She asked where people learned to care in our society in view of the decline of religion. She said that she learned compassion in Sunday School and church and asked where children and young people learn it today. It's a good question.

I hope it gets a good answer

Thursday, October 13, 2011

New beginnings and rethinks

Autumn might be the season of mist and mellow fruitfulness but in church and at college, it's a bit of a frantic time of new beginnings and initiatives.I'm really enjoying teaching New Testament Theology - though feel a good way beyond my comfort zone - and have a really good group to work with.

At church this week we reviewed how our home groups were going. An instant poll revealed that some 70 people attended the groups last week - more than I was expecting. It suggests that we are doing something right in a time when people are busy and have many calls on their time and commitments that they are keen to prioritise meeting together for study and mutual support.

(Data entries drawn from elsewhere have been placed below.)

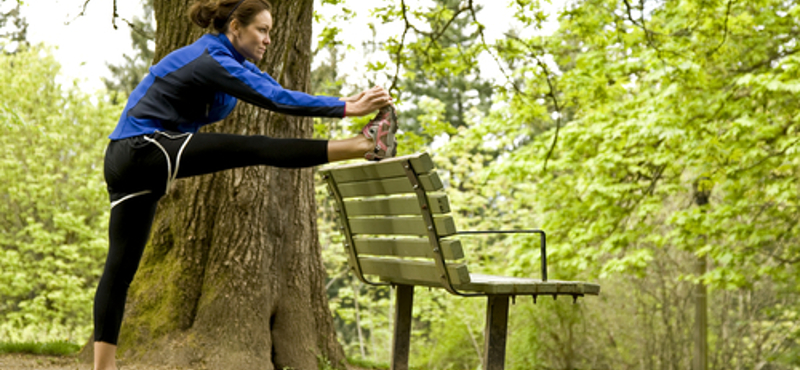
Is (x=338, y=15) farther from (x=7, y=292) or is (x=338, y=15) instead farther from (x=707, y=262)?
(x=7, y=292)

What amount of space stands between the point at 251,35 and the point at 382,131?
0.61m

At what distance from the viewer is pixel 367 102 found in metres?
2.39

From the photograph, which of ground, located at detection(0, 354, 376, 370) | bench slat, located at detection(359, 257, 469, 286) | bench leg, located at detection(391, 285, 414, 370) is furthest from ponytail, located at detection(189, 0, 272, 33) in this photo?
ground, located at detection(0, 354, 376, 370)

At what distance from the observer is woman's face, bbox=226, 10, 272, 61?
8.52 ft

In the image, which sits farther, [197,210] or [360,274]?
[197,210]

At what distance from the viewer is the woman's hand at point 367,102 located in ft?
7.79

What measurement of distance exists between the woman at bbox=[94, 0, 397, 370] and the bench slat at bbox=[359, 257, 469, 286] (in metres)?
0.54

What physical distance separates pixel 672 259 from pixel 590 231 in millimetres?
3896

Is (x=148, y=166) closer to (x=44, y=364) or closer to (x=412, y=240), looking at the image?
(x=412, y=240)

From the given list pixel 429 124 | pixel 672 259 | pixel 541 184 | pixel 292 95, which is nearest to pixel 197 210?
pixel 292 95

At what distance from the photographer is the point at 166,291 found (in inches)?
154

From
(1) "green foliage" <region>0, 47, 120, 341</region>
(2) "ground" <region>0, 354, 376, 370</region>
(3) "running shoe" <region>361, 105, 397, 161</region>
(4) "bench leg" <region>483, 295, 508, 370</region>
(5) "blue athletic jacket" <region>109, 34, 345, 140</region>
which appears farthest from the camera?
(1) "green foliage" <region>0, 47, 120, 341</region>

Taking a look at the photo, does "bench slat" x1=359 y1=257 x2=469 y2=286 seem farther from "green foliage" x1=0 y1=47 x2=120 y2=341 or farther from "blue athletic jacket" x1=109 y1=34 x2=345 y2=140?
"green foliage" x1=0 y1=47 x2=120 y2=341

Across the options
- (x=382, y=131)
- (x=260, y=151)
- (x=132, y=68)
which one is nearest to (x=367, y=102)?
(x=382, y=131)
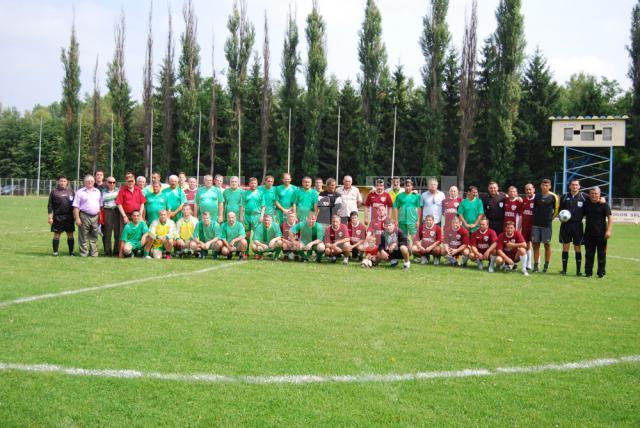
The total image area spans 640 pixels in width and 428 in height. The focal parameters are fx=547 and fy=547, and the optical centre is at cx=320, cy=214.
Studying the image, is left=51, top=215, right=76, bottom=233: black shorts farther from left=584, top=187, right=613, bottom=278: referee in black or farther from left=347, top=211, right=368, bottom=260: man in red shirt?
left=584, top=187, right=613, bottom=278: referee in black

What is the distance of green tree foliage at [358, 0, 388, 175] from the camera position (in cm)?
Result: 4466

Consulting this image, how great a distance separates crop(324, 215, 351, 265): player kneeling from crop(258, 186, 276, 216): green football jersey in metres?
1.50

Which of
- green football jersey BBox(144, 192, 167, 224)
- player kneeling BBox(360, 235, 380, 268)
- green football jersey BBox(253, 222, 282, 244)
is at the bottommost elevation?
player kneeling BBox(360, 235, 380, 268)

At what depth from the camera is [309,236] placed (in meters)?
12.2

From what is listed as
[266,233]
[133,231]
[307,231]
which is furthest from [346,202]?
[133,231]

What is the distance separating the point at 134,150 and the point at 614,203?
4252cm

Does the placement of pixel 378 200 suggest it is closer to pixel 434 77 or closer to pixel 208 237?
pixel 208 237

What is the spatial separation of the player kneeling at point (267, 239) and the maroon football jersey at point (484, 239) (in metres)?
4.30

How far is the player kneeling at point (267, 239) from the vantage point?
39.9 feet

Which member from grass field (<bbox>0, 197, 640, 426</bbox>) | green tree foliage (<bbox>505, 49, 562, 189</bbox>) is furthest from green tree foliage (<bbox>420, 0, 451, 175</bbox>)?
grass field (<bbox>0, 197, 640, 426</bbox>)

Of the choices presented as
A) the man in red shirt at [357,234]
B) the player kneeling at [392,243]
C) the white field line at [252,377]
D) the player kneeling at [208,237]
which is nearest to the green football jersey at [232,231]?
the player kneeling at [208,237]

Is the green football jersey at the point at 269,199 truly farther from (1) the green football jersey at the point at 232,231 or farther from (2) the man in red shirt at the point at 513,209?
(2) the man in red shirt at the point at 513,209

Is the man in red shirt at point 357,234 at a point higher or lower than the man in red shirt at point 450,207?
lower

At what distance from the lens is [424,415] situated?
3.87 metres
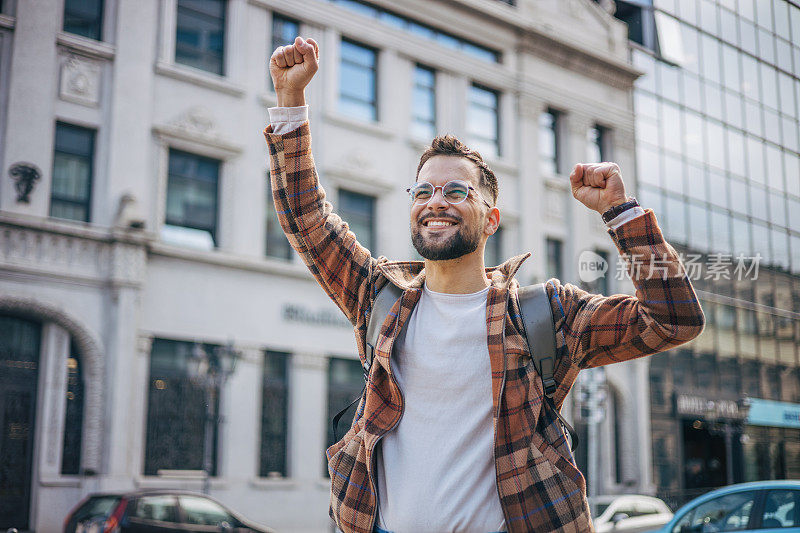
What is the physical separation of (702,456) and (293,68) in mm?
31960

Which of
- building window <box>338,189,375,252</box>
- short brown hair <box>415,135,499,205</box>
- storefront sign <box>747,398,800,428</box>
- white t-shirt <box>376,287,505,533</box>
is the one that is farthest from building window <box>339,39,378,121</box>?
white t-shirt <box>376,287,505,533</box>

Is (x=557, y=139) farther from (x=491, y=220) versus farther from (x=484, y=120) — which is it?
(x=491, y=220)

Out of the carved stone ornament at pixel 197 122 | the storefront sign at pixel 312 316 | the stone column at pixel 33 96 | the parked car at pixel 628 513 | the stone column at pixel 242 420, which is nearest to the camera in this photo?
the parked car at pixel 628 513

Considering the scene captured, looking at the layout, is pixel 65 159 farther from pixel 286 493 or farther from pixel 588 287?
pixel 588 287

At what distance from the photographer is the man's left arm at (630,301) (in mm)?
2438

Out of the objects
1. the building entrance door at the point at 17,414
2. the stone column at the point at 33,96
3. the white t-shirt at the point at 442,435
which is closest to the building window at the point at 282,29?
the stone column at the point at 33,96

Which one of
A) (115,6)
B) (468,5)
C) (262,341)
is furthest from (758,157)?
(115,6)

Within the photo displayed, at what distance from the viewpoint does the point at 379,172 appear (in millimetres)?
22562

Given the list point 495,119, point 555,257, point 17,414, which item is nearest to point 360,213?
point 495,119

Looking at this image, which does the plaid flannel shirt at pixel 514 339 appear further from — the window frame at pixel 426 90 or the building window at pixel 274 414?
the window frame at pixel 426 90

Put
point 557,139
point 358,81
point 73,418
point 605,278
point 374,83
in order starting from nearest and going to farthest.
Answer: point 73,418 < point 358,81 < point 374,83 < point 605,278 < point 557,139

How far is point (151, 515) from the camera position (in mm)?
12727

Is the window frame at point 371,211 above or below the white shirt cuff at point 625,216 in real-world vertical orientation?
above

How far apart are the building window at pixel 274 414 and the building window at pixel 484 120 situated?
9000 millimetres
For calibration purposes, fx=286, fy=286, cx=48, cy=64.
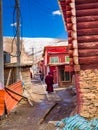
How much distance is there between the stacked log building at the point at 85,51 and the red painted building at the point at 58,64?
12.2 m

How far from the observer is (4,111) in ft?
39.6

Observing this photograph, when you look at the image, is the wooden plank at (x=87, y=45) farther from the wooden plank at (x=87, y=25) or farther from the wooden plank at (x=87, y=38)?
the wooden plank at (x=87, y=25)

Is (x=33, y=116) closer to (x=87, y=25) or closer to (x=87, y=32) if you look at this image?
(x=87, y=32)

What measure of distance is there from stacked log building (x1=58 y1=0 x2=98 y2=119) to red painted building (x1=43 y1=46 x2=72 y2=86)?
481 inches

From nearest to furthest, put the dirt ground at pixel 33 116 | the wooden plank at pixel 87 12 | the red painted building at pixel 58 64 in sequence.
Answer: the wooden plank at pixel 87 12
the dirt ground at pixel 33 116
the red painted building at pixel 58 64

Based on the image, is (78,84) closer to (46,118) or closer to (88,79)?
(88,79)

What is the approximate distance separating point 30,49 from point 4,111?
57.1 metres

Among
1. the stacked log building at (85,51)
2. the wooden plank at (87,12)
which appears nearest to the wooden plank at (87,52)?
the stacked log building at (85,51)

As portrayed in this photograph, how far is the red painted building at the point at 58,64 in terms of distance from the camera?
28.7 metres

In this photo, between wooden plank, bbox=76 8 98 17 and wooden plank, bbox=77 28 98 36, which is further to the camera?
wooden plank, bbox=76 8 98 17

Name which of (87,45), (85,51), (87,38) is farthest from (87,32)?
(85,51)

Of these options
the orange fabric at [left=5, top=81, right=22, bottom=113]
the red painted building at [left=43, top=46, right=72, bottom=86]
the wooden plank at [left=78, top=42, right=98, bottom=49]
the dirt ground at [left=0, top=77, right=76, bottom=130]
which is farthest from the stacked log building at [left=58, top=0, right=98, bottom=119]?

We also began to talk about a fresh vision for home groups. This has been generated by my reading of Alan Roxburgh's recent book and by a small group of us exploring what it means to get back into our neighbourhoods as the focus of our activities as followers of Jesus. But it has mainly been stimulated by the fact that I am having a growing number of conversations with people who want to engage mid-week but aren't looking for a home group or church-based bible study and prayer activity. These people say they want to do something.

So we are looking at how some of our groups could feel their way to being more missional and neighbourhood focused. To this end, we have cleared the mid-week evening programme of everything but home groups (with the exception of a monthly Bible study that is attracting 25 people) to allow groups to explore what shape they might take on if they were more missional and neighbourhood based.

It will take some time but I was encouraged by the response both at the meeting and subsequently. People seem to be up for a challenge, recognising that a one-size-fits-all approach doesn't really work and seeing the need for the church to be more engaged with its community.So, let's hope that this autumn sows the seeds for future fruitfulness.